▶ _EXERCISE MATERIALS_
%%
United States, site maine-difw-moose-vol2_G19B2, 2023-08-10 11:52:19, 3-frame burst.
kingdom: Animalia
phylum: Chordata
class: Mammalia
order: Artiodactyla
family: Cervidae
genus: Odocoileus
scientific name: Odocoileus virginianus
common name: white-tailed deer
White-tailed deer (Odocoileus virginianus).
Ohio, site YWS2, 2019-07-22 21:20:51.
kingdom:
%%
%%
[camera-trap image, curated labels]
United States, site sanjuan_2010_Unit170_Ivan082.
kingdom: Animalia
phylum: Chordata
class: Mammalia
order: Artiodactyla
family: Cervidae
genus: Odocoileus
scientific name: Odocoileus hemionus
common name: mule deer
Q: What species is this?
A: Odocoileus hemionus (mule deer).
%%
%%
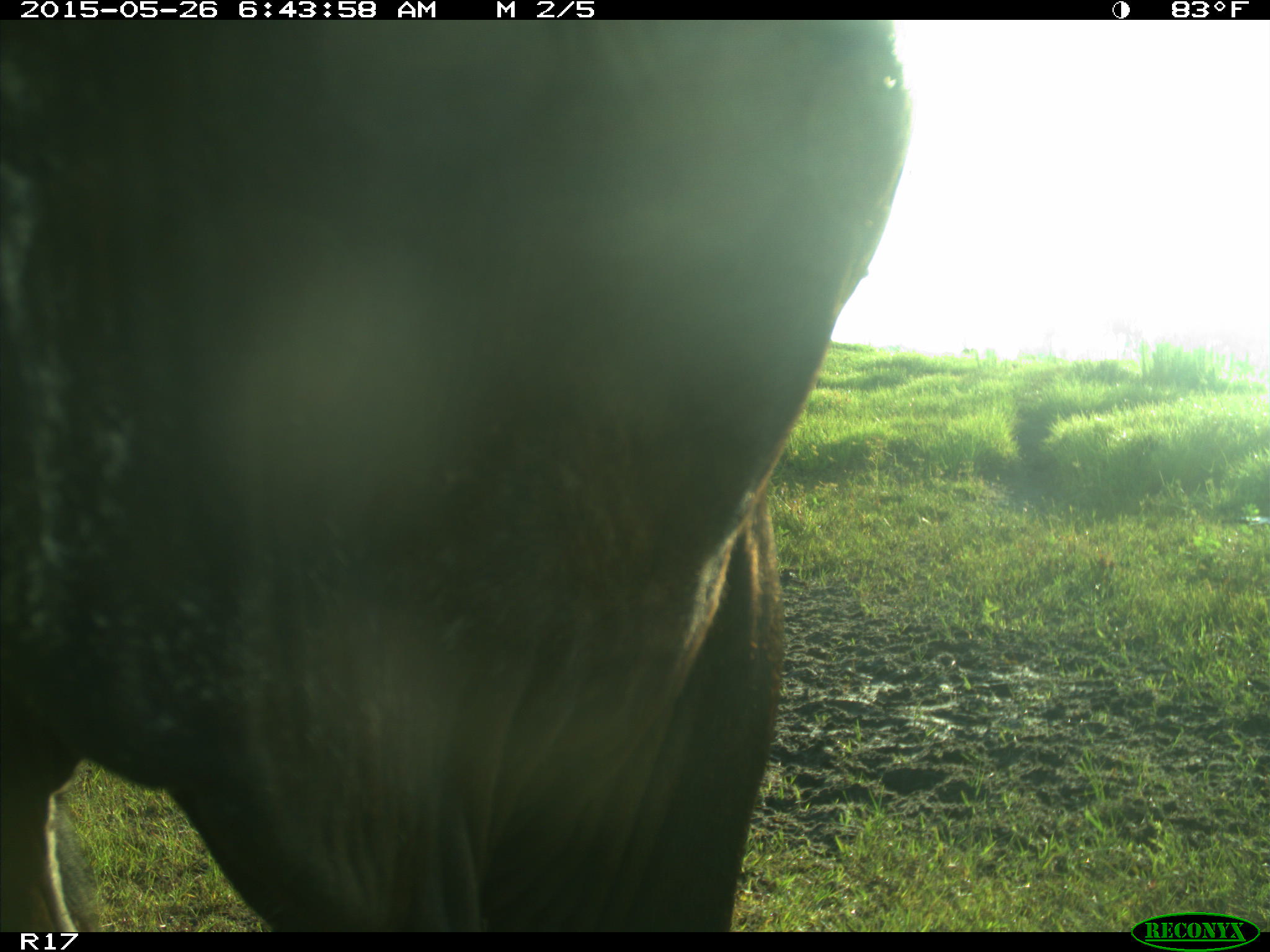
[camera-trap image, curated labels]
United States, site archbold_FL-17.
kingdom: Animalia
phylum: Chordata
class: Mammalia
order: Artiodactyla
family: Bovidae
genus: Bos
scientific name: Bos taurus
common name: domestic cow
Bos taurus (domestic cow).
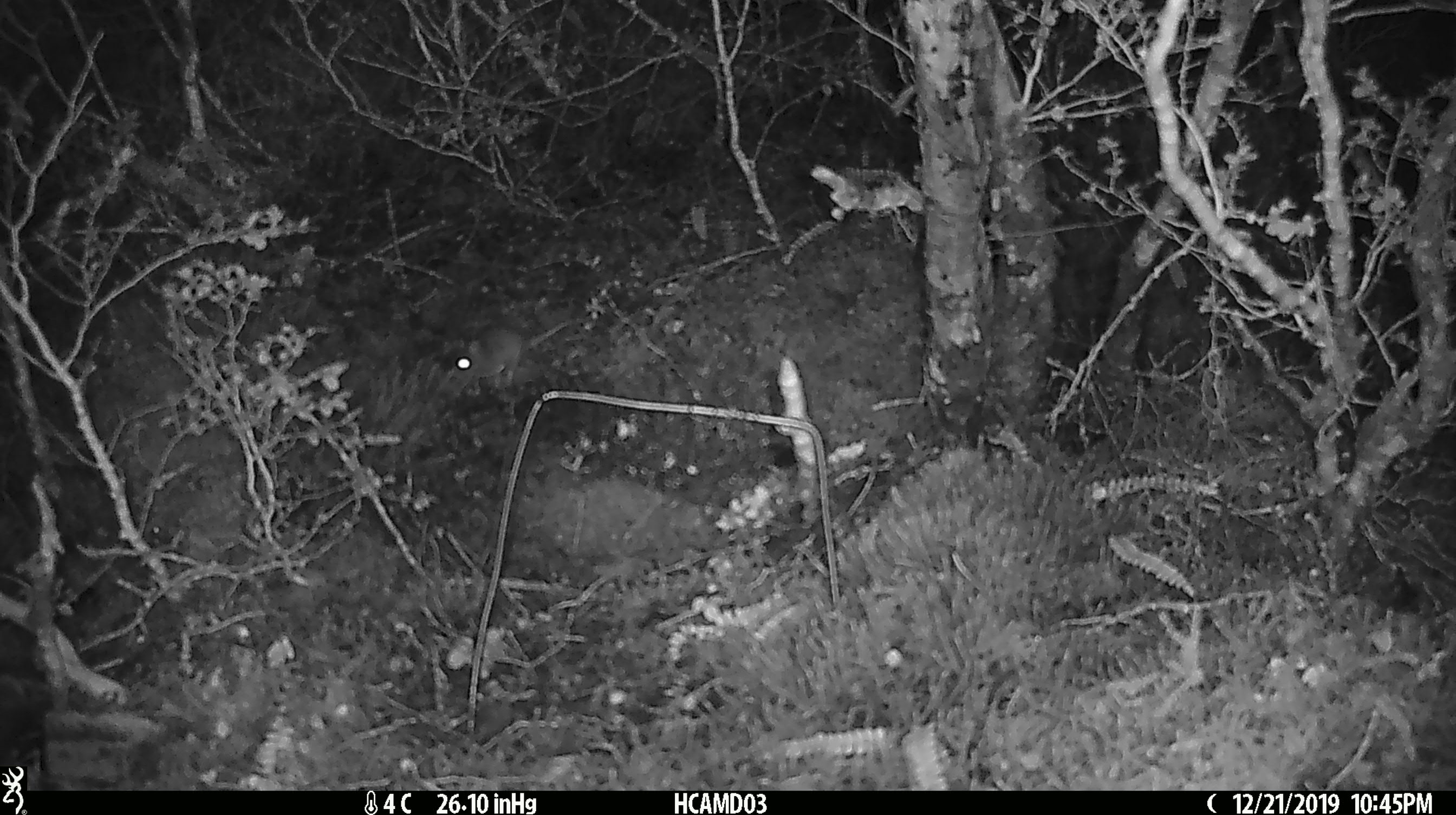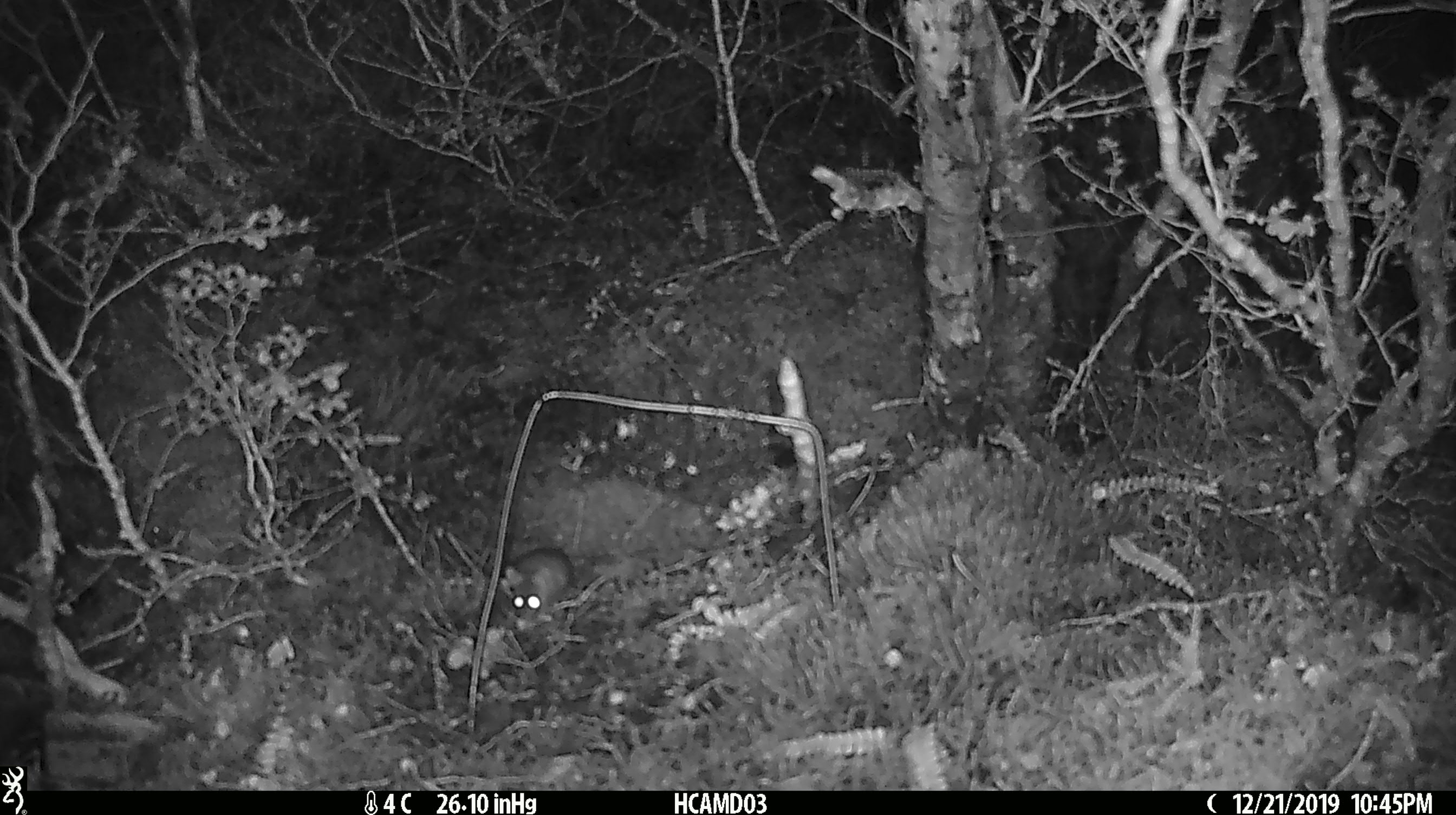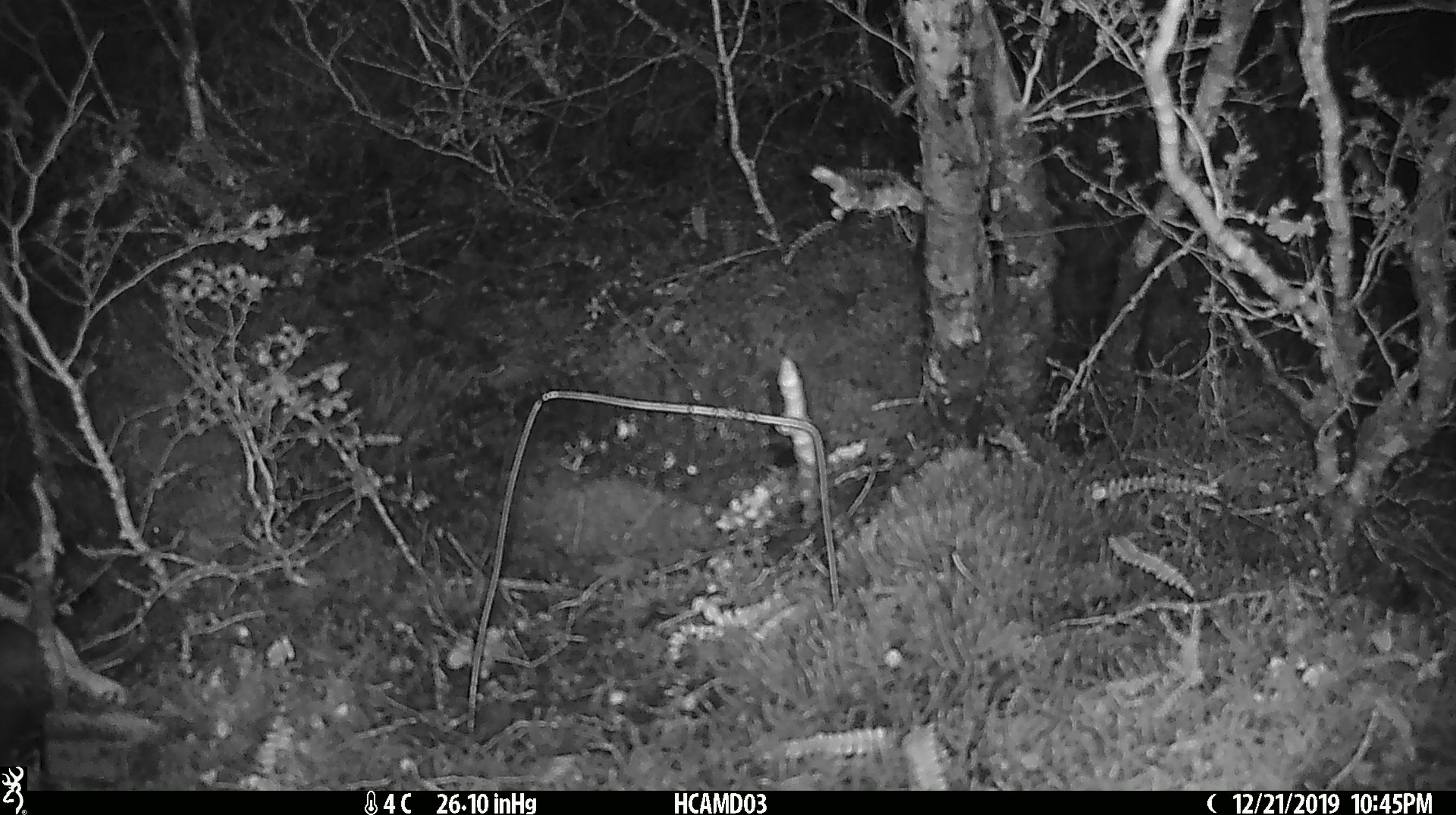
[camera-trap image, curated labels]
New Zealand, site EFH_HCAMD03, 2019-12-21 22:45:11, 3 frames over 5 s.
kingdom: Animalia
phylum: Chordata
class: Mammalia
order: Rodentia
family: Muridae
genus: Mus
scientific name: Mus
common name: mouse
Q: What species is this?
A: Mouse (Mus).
%%
▶ _ACTION ITEM_
State how many lines of the records above hold the word "scientific", adding nothing beyond the number.

▶ _WRITTEN ANSWER_
4